How many lines of the listing below contain the string "camera"? Case counts, so give only the number.

(Raw listing)
%%

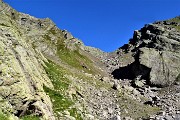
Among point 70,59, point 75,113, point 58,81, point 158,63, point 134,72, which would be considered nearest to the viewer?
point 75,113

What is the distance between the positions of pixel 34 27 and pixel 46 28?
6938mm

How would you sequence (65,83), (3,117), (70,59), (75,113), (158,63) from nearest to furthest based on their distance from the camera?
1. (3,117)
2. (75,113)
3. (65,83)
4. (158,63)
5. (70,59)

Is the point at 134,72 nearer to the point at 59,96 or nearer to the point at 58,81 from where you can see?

%%
%%

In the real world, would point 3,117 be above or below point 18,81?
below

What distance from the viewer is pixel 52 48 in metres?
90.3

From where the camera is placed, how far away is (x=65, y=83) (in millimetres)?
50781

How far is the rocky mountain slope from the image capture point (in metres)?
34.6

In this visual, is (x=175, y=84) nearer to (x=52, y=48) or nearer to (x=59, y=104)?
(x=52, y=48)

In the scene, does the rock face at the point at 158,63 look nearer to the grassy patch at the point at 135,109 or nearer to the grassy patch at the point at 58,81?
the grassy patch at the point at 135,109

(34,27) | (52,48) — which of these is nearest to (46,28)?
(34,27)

%%

▶ The reply
2